» **Given instruction**:
Will you write out, word for word, every line from the one with "Which is closest" to the final line of the data below, with the pictures left out?

-------------------------

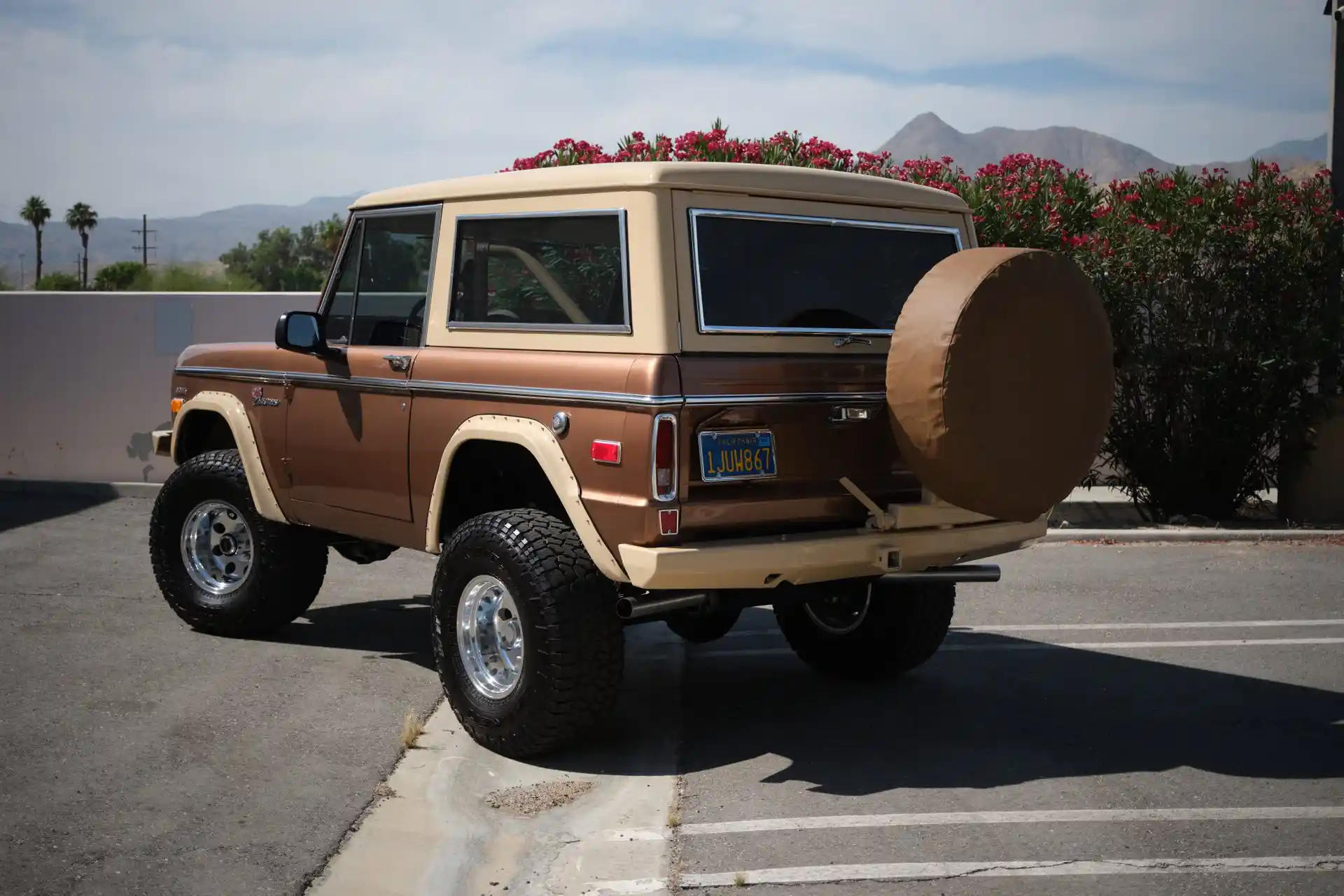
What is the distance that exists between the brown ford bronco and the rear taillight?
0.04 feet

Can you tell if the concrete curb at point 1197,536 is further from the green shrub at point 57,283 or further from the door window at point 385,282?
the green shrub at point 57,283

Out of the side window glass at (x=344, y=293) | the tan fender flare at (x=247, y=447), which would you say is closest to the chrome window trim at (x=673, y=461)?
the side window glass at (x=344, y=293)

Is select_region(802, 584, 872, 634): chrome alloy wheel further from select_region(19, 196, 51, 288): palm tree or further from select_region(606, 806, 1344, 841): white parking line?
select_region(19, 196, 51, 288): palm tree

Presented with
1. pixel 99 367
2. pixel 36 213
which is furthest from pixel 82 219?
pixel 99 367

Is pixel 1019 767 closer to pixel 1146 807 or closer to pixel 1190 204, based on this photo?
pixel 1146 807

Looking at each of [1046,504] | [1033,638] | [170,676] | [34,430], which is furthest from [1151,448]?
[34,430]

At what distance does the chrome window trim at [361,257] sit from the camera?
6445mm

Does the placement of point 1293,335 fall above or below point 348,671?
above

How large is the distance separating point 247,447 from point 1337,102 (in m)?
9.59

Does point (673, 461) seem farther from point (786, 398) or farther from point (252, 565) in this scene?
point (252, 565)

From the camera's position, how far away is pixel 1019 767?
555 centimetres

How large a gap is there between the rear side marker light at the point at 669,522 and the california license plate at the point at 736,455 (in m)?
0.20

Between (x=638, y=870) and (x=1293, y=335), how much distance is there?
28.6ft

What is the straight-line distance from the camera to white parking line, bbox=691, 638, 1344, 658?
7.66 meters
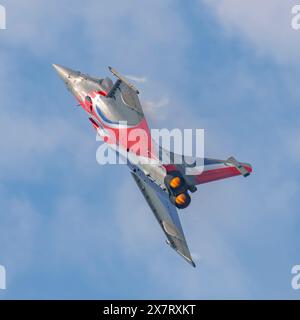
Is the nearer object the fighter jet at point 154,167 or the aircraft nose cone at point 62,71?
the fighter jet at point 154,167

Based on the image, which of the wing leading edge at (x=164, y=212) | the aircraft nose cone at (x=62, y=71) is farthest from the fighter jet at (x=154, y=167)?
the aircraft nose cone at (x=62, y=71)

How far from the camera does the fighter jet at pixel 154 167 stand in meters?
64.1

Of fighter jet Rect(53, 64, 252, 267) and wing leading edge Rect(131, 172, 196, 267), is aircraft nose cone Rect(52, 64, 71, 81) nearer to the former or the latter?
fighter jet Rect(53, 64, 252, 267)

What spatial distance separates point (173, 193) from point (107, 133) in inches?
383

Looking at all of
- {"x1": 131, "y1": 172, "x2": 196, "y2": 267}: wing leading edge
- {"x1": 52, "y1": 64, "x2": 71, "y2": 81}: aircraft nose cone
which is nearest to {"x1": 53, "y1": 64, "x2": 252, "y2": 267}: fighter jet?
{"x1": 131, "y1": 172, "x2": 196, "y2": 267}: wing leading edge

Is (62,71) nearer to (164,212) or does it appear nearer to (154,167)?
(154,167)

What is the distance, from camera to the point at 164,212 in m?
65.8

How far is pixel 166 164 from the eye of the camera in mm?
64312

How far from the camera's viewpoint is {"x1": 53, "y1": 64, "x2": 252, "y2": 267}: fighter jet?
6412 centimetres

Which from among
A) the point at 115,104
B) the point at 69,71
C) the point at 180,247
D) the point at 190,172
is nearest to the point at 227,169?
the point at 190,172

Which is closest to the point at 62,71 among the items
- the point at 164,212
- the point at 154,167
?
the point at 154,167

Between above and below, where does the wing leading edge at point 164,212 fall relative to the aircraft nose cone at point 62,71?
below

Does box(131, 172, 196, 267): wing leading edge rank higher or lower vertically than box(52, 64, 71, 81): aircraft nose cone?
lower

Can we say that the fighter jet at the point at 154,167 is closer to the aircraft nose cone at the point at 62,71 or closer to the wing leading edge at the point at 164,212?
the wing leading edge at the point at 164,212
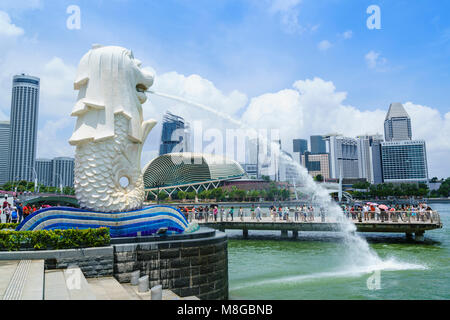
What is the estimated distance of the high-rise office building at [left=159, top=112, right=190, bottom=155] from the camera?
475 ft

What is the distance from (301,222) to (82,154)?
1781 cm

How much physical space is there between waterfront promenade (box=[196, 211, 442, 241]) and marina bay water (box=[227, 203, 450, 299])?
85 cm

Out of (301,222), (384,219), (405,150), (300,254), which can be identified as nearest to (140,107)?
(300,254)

-------------------------

» **Task answer**:
Which is closest to the point at 62,71 among the items
- the point at 164,212
- the point at 154,167
?
the point at 154,167

Between above and below, where does the wing leading edge at point 164,212 fall relative to the aircraft nose cone at point 62,71?
below

Does box(131, 172, 196, 267): wing leading edge rank higher or lower vertically than box(52, 64, 71, 81): aircraft nose cone?
lower

Can we say that the fighter jet at the point at 154,167 is closer to the aircraft nose cone at the point at 62,71 or closer to the wing leading edge at the point at 164,212?
the wing leading edge at the point at 164,212
What is the estimated distance of the high-rise office building at [left=159, top=112, right=190, bottom=155] from the camera?
475 ft

What is the distance from (301,222) to (82,154)?
1781 cm

How much physical space is there between waterfront promenade (box=[196, 211, 442, 241]) and marina bay water (box=[227, 203, 450, 299])?
85 cm

Out of (301,222), (384,219), (405,150), (300,254), which can be identified as nearest to (140,107)?
(300,254)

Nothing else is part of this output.